Singapore data centers relatively power inefficient, despite awareness
The country's average power usage effectiveness (PUE) for datacenters is relatively high, not helped by the presence of older facilities and its hotter weather conditions, according to Schneider Electric.
Singapore is not doing enough to reduce power consumption in data centers, despite the awareness needed to do so, according to executives from Schneider Electric.
Gay Chi Sen, director of data center infrastructure management solutions for Schneider Electric Japan and Greater China, noted Singapore facilities have an average power usage effectiveness (PUE) at 2.6, which exceeds the Green Mark for Data Center's ceiling of PUE 2.2.
The PUE is a ratio of the total power going into the data center divided by the power used by IT, so the bigger the number the greater the power usage, Gay explained, in an interview with ZDNet on Thursday. He noted Singapore's figure was relatively high, compared to Australia and Japan at 2.2 each and Japan at 2.4.
Singapore's PUE is relatively high because it is very mature in terms of technologies used, compared to emerging countries such as Thailand and Indonesia, and hence has older data centers, Joycelyn Longue, business development manager of enterprise IT Business at Schneider Electric Singapore, observed.
These older data centers consume more power as they need to keep up with new technologies pushing the PUE figures higher, Longue explained. In contrast, newer facilities such as those by Equinix, NTT Singapore, and Abbott Laboratories have qualified for the Green Mark.
Singapore has had a "data center boom" over the past two years, due to the government's Intelligent Nation 2015 plan, Longue added.

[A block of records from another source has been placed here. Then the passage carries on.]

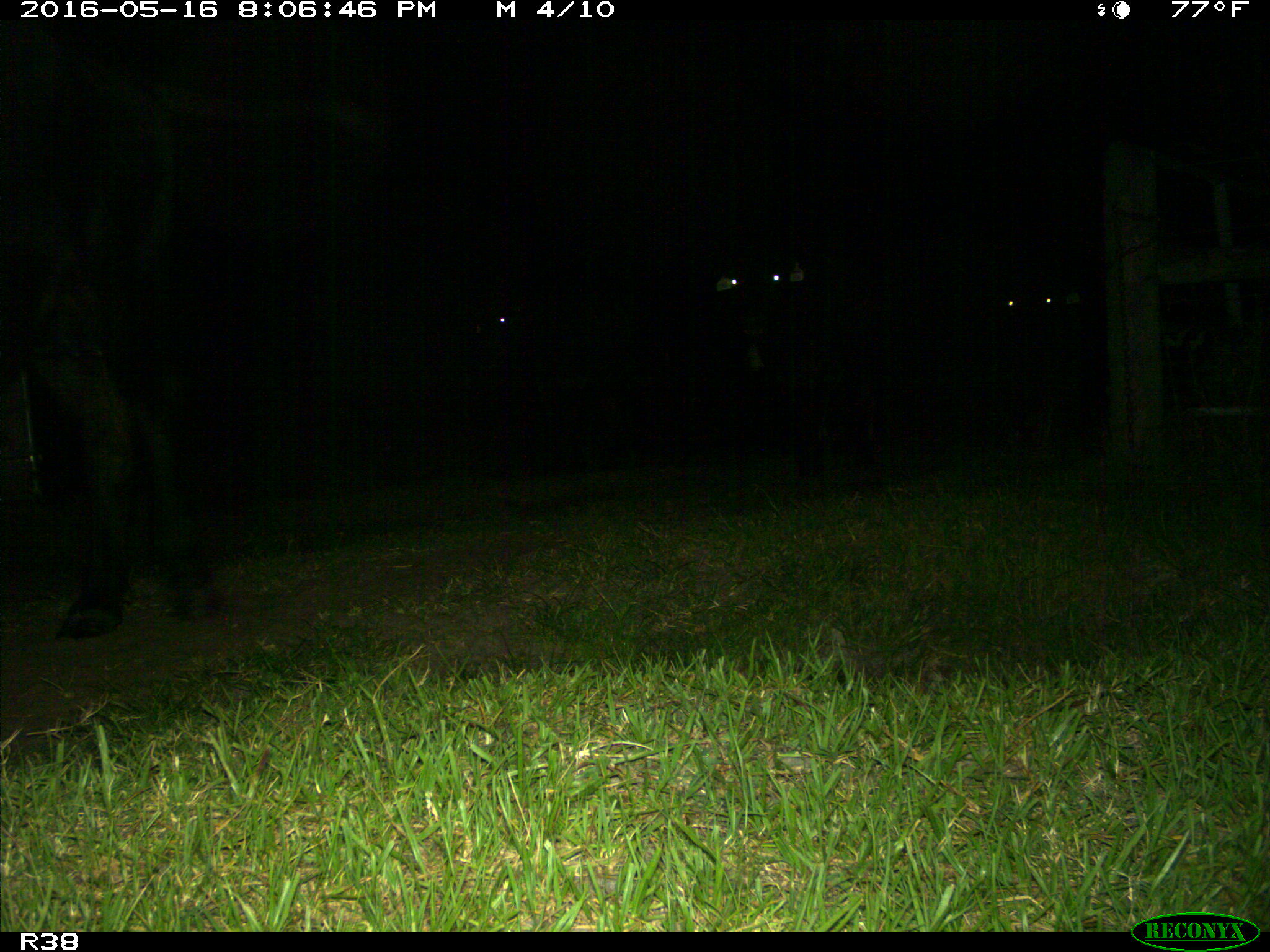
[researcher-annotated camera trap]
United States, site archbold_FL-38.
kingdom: Animalia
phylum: Chordata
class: Mammalia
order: Artiodactyla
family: Bovidae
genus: Bos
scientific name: Bos taurus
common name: domestic cow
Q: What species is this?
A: Bos taurus (domestic cow).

The country has placed a lot of dependency on IT and has invited many multi-national corporations to host their data centers in Singapore, she explained.
"The plans to use Singapore as an IT hub has put increased usage on energy on data centers," Longue said.
APAC driven by government regulations
Within Asia as a whole, many companies are driven by government initiatives when it comes to ensuring their data center is running efficiently, Gay pointed out.
While this is a "good sign" as the government is taking initiative with high power consumptions and rural populations migrating to the cities, regulations can only do so much to ensure companies are running data centers efficiently, he noted.
Most government regulations serve to incentivize companies instead of penalizing them for not running data centers efficiently, he explained. There are exceptions though, Australia for example has a carbon tax whcih penalizes companies for emitting carbon, he pointed out.
Southeast Asia should focus on reducing cooling consumption
Unlike areas with cool temperatures, the Southeast Asia region is also not able to enjoy the concept of free cooling, where natural cool air is used to cool down data centers, Gay noted.
That said, it does not mean cooler countries have an advantage over warmer climates such as Southeast Asia, Gay pointed out, noting free cooling brings about its own set of challenges such as quality of air being unsuitable for cooling. Moving forward, data centers in the region should understand their cooling requirements at all levels in the data center such as within racks and servers, he noted. Other than focusing on cooling power consumption, companies can also take other precautions to reduce power consumption such as removing unutilized servers in data centers and identify available capacities in the data centers that are not being realized.